# EXERCISE DETAILS
Beginning with the line that contains "Content Marketing als", copy each subsequent line of the data below through the last one, including both ends but not the pictures.

# SUPPLIED INFORMATION
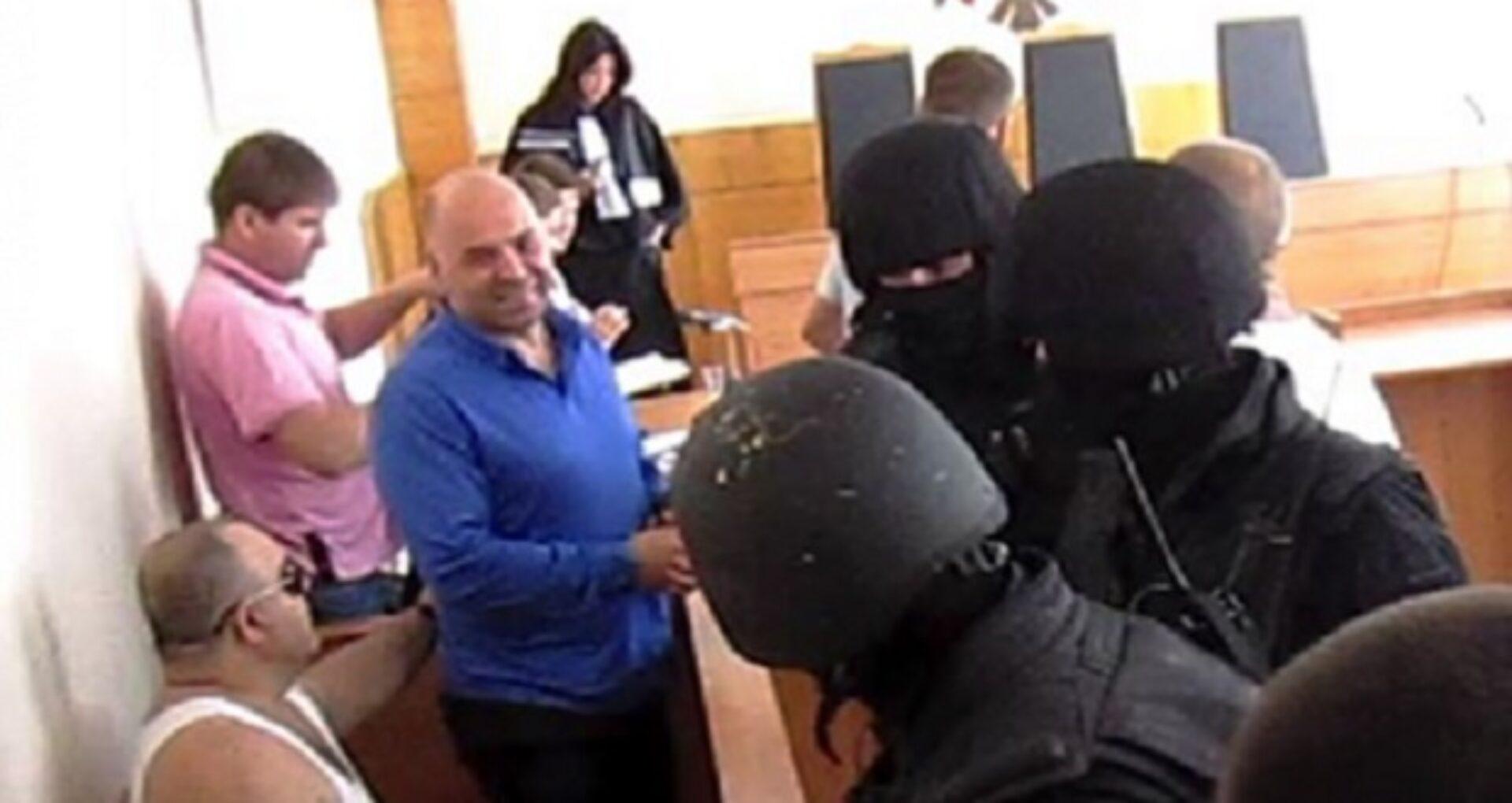 Vladimir Moscalciuc, alias Machena, transferat în izolatorul CNA după perchezițiile de la Penitenciarul nr. 15 Cricova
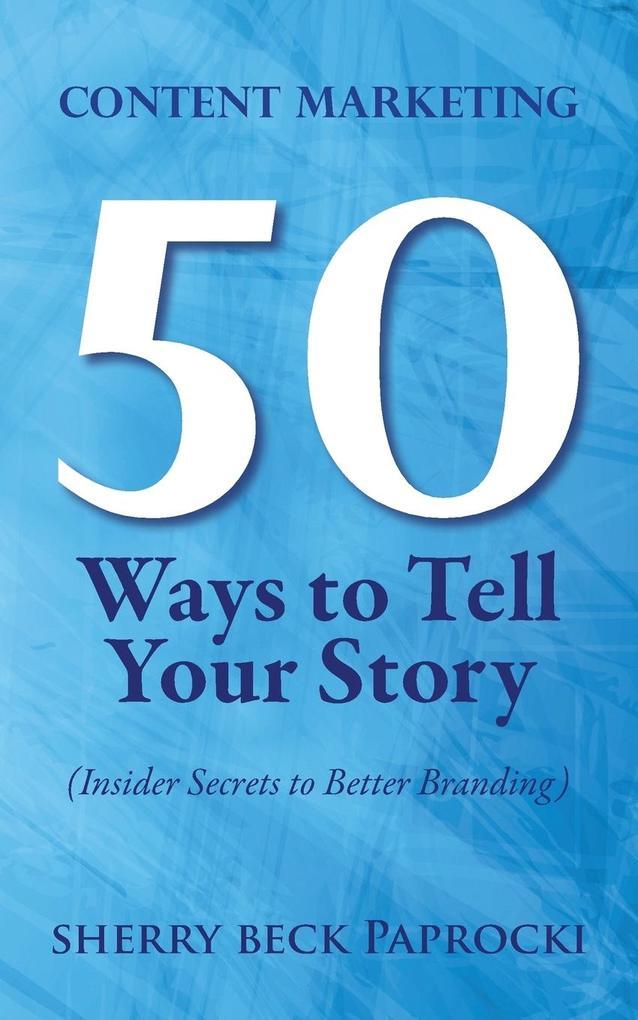 Content Marketing als Buch von Sherry Beck Papr...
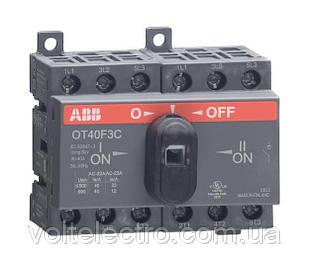 Рубильник реверсивный ABB OT40F3C 3 полюса 40A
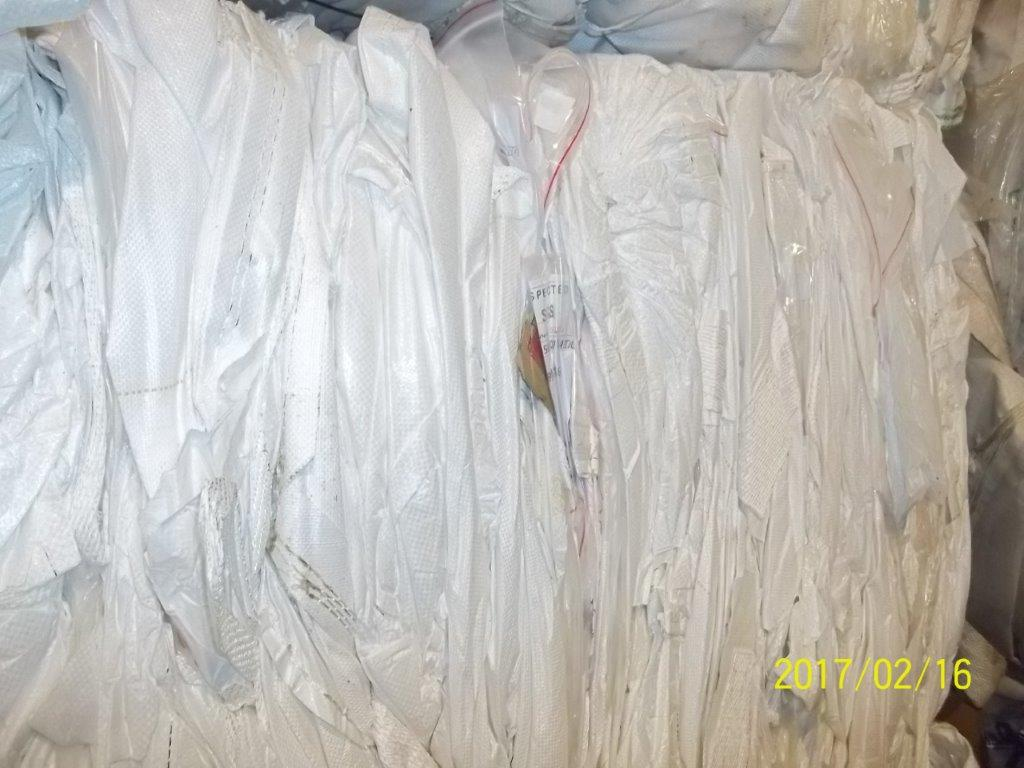 Massive quantity of PP Super Sacks for sale!!!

# OUTPUT OF THE TASK
 Content Marketing als Buch von Sherry Beck Papr...
 Рубильник реверсивный ABB OT40F3C 3 полюса 40A
 Massive quantity of PP Super Sacks for sale!!!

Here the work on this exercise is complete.